Manson spent years in prison before leading his pseudo-religious cult in the late ’60s. Manson, a wannabe musician, had studied both religion and tools of influence which he used to manipulate the mostly middle-class girls he preyed on.

Photo credit: Bettmann - Getty Images
Photo credit: Bettmann - Getty Images

“He just made you feel good about yourself. He gave women what they needed and wanted in a lot of different ways,” Share said on the Australian version of 60 Minutes earlier this year. “I thought he was the closest thing to Jesus. I didn’t think he was actually Jesus Christ. He just seemed like he knew everything and he seemed at peace and happy all the time so we listened to everything he said like it was gospel.”

Manson, Share and the rest of the followers moved onto the ranch of former cowboy actor George Spahn in the late 1960s. To pay for room and board, the women did chores around the ranch.

It was Share who enticed 19-year-old Leslie Van Houten to join the group, Share later said in testimony about Van Houten.
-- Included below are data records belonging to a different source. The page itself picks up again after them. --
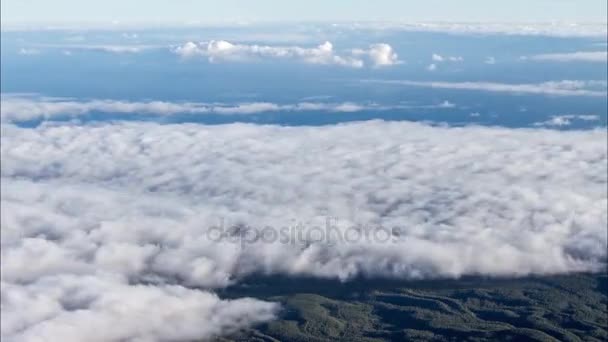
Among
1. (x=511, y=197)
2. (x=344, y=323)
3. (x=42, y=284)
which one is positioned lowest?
(x=344, y=323)

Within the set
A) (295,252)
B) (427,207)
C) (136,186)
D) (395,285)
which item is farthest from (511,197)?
(136,186)

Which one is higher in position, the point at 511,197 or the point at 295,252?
the point at 511,197

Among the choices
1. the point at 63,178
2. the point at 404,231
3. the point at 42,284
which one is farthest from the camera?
the point at 63,178

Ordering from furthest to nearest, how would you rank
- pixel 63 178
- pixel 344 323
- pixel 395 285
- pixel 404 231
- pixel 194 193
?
pixel 63 178 → pixel 194 193 → pixel 404 231 → pixel 395 285 → pixel 344 323

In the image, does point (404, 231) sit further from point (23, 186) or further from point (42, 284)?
point (23, 186)

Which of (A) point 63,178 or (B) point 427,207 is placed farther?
(A) point 63,178

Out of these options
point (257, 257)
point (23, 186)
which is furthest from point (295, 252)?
point (23, 186)
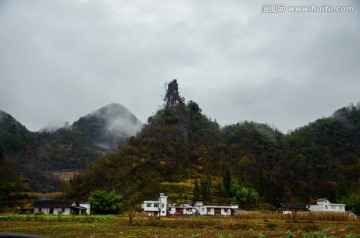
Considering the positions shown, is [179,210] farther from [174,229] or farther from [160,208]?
[174,229]

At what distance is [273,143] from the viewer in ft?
375

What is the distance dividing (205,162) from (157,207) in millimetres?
35363

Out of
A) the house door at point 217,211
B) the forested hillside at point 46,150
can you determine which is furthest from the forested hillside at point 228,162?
the forested hillside at point 46,150

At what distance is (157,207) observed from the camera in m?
64.9

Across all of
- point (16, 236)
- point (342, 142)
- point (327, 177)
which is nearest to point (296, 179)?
point (327, 177)

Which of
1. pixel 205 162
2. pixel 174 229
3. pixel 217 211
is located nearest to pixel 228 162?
pixel 205 162

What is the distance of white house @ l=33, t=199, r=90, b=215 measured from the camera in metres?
62.2

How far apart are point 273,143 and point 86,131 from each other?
104 metres

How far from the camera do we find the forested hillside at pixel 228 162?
3194 inches

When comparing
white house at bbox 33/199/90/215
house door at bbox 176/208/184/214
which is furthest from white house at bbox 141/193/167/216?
white house at bbox 33/199/90/215

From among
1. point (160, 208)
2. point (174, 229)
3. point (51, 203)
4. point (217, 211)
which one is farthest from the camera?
point (217, 211)

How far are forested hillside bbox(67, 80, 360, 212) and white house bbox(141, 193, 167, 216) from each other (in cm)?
1005

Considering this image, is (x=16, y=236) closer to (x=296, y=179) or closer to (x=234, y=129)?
(x=296, y=179)

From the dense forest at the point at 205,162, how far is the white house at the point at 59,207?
11.3 meters
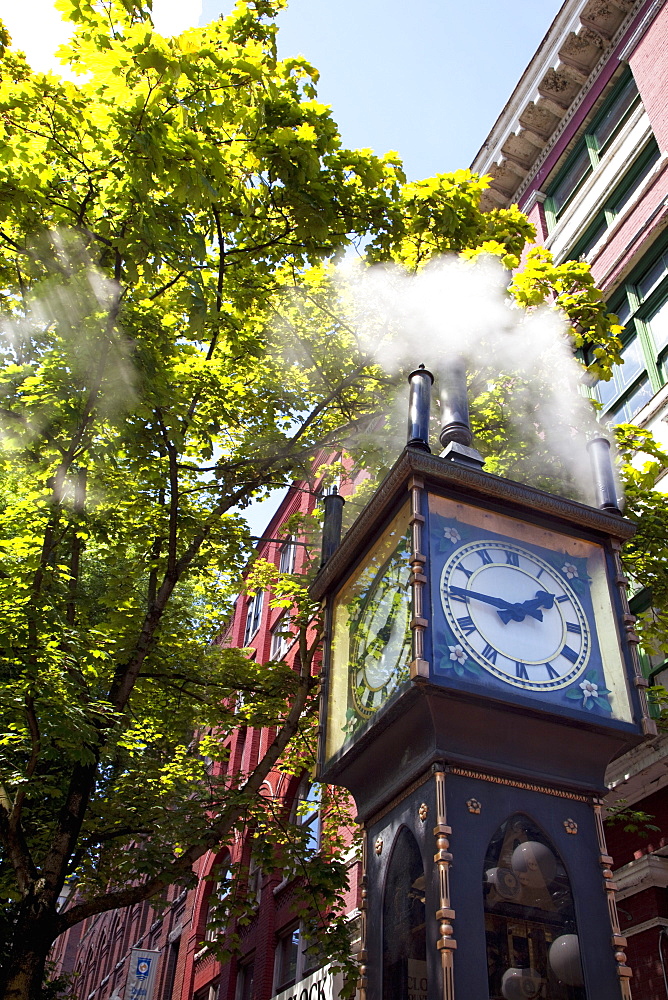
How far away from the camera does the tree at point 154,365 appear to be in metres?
6.39

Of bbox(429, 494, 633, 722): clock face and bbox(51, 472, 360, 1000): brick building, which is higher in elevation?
bbox(51, 472, 360, 1000): brick building

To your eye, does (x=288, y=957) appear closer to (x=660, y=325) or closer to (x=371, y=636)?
(x=660, y=325)

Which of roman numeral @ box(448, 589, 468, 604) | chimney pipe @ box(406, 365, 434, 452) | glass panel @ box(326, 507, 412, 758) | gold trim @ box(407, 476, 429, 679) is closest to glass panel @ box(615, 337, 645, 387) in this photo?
chimney pipe @ box(406, 365, 434, 452)

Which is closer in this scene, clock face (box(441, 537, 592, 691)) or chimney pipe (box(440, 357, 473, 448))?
clock face (box(441, 537, 592, 691))

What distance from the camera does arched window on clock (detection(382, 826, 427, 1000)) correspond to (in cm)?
333

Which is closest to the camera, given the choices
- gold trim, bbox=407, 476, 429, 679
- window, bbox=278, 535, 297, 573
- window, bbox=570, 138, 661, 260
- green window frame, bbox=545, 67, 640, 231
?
gold trim, bbox=407, 476, 429, 679

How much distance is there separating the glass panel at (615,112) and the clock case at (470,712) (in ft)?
38.9

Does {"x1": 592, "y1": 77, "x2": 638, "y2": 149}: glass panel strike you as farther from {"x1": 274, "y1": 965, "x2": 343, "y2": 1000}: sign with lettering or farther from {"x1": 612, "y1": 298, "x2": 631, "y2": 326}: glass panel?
{"x1": 274, "y1": 965, "x2": 343, "y2": 1000}: sign with lettering

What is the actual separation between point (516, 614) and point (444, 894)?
1.24 meters

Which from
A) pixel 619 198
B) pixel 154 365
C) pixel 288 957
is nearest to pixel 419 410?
pixel 154 365

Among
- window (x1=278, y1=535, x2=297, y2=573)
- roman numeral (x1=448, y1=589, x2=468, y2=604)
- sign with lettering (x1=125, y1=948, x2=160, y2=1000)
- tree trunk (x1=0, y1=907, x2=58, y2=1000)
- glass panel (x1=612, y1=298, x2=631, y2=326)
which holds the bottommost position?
tree trunk (x1=0, y1=907, x2=58, y2=1000)

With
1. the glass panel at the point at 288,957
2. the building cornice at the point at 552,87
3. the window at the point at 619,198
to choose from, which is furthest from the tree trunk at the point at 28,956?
the building cornice at the point at 552,87

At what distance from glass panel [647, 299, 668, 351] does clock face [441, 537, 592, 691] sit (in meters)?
7.79

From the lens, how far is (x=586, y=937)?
127 inches
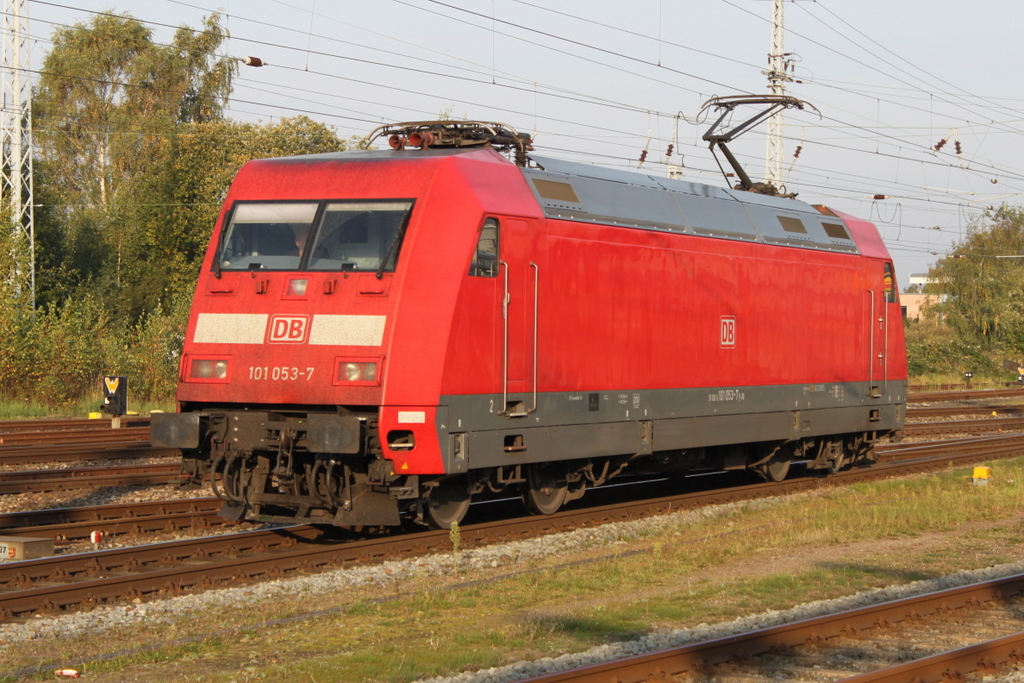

Van Houten later became one of the followers charged with murdering at the direction of Manson.

The ranch grew to have about 100 residents following the teachings of Manson. He used his influence to spew hatred and eventually inspire violence. Manson, a virulent racist, convinced his followers a race war was on the horizon.

“It was just a very slow all-for-one and one-for-all and then it became that we needed to survive because something terrible was going to come down,” Share said on the Australian 60 Minutes. “There was going to be a race war and everyone was going to fight everyone.”

To ignite his doomsday scenario in which white people and black people would be pitted against one another, which he dubbed Helter Skelter, Manson ordered four of his followers to kill everyone at 10050 Cielo Drive, which included Tate, who was eight and a half months pregnant, hair stylist Jay Sebring, Steven Parent, Abigail Folger, and Voytek Frykowski. They attempted to stage the crime scene in such a way that would convince the authorities members of the Black Panthers were the perpetrators.

Share wasn’t a part of the murders that night, or the killing of Leno and Rosemary LaBianca, which followed.

Photo credit: Wally Fong/AP/Shutterstock - Shutterstock
Photo credit: Wally Fong/AP/Shutterstock - Shutterstock

Afterwards, however, she went to the courthouse in support of Manson and those being charged. Share and the other supporters were kicked out of the courthouse, so they moved their vigil to the street corner.

“Of course everything was about Charlie on the corner, so it was about getting Charlie out,” Share says in the special. “He was the person who didn’t mind who got thrown under the bus, who gets killed, who gets blamed, as long as he survives. It’s pure self preservation.”

Manson, Tex Watson, Patricia Krenwinkel, Susan Atkins, and Van Houten went to prison for the murders. Manson died in prison in 2017.

Today, Share says she feels “very, very bad” for the victims and their families. In other interviews, she’s painted her former “family” members-turned-murderers as victims, as well. Share testified at Van Houten's 2017 parole hearing, BBC reported, saying Manson wouldn't let followers leave the ranch and that he threatened violence.

"Manson made a lot of victims besides the ones he killed," Share said in 2009. "He destroyed lives. There are people sitting in prison who wouldn't be there except for him. He took all of our lives."